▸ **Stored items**
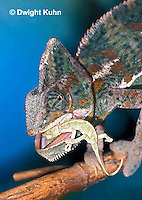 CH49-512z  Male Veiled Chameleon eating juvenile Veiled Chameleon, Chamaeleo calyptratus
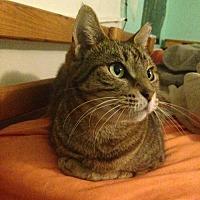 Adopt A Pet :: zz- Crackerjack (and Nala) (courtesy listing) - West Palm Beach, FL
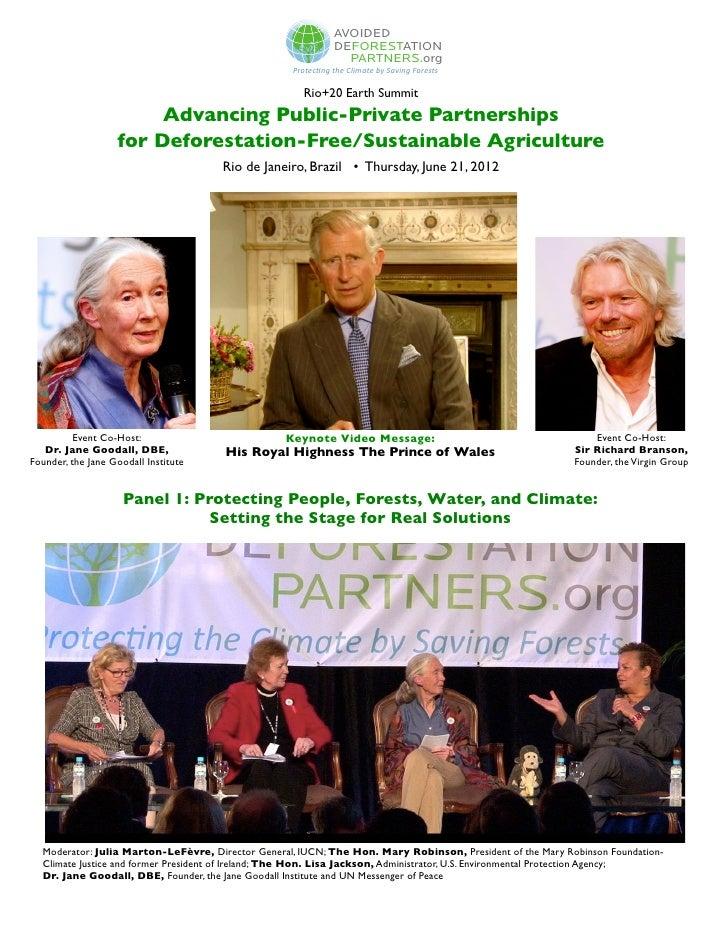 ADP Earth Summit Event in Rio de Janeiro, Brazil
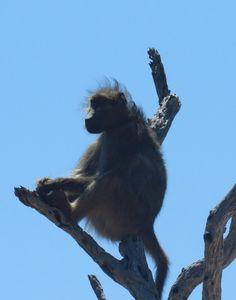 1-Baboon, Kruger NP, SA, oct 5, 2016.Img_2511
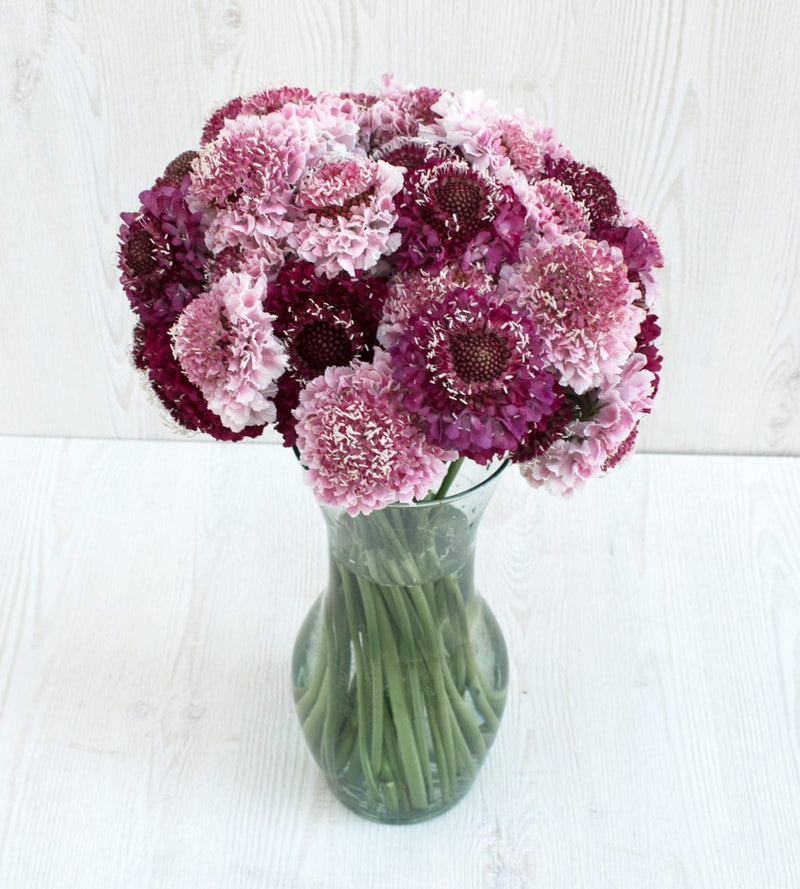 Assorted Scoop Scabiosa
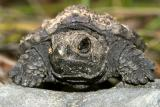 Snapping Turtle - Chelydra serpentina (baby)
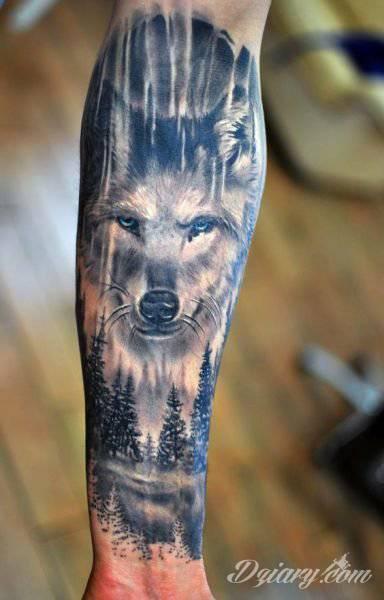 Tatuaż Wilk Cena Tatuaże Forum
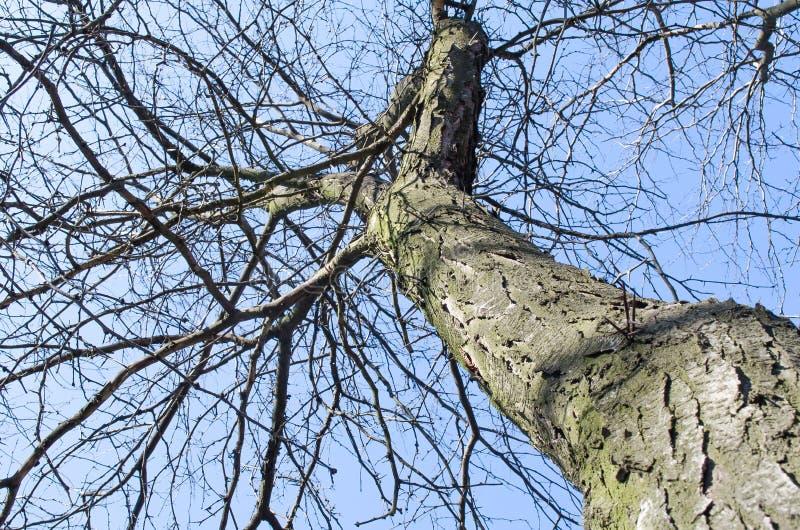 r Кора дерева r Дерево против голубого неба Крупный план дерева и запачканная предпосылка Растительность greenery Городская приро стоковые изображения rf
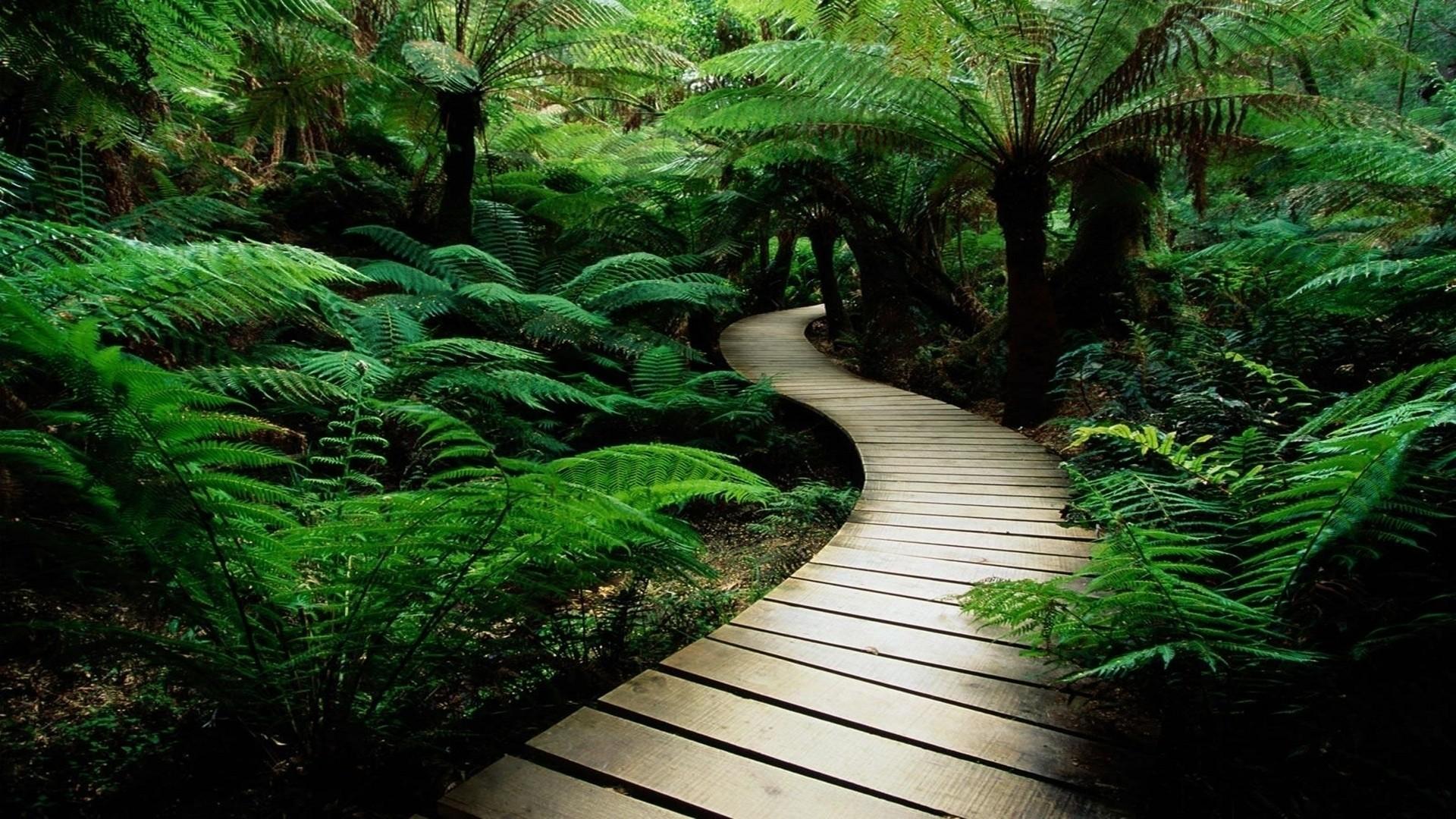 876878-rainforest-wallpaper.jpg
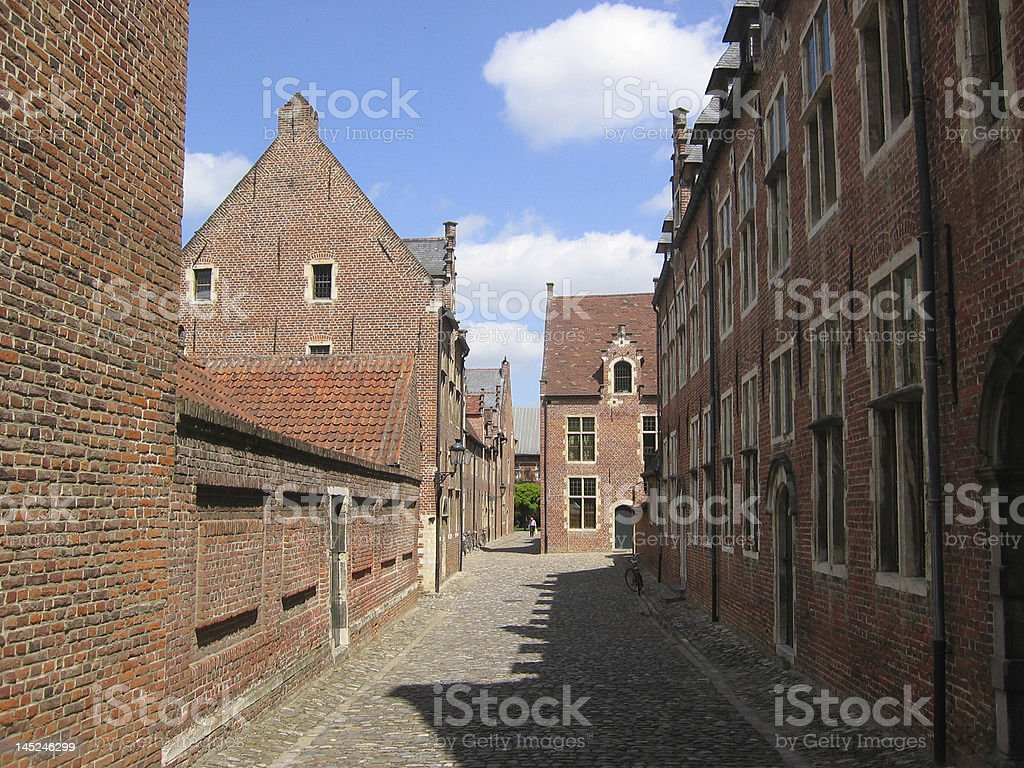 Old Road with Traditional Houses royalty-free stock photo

▸ **Aim of the exercise**
Leaving all pictures aside, quote each record exactly.

▸ **Answer below**
 CH49-512z  Male Veiled Chameleon eating juvenile Veiled Chameleon, Chamaeleo calyptratus
 Adopt A Pet :: zz- Crackerjack (and Nala) (courtesy listing) - West Palm Beach, FL
 ADP Earth Summit Event in Rio de Janeiro, Brazil
 1-Baboon, Kruger NP, SA, oct 5, 2016.Img_2511
 Assorted Scoop Scabiosa
 Snapping Turtle - Chelydra serpentina (baby)
 Tatuaż Wilk Cena Tatuaże Forum
 r Кора дерева r Дерево против голубого неба Крупный план дерева и запачканная предпосылка Растительность greenery Городская приро стоковые изображения rf
 876878-rainforest-wallpaper.jpg
 Old Road with Traditional Houses royalty-free stock photo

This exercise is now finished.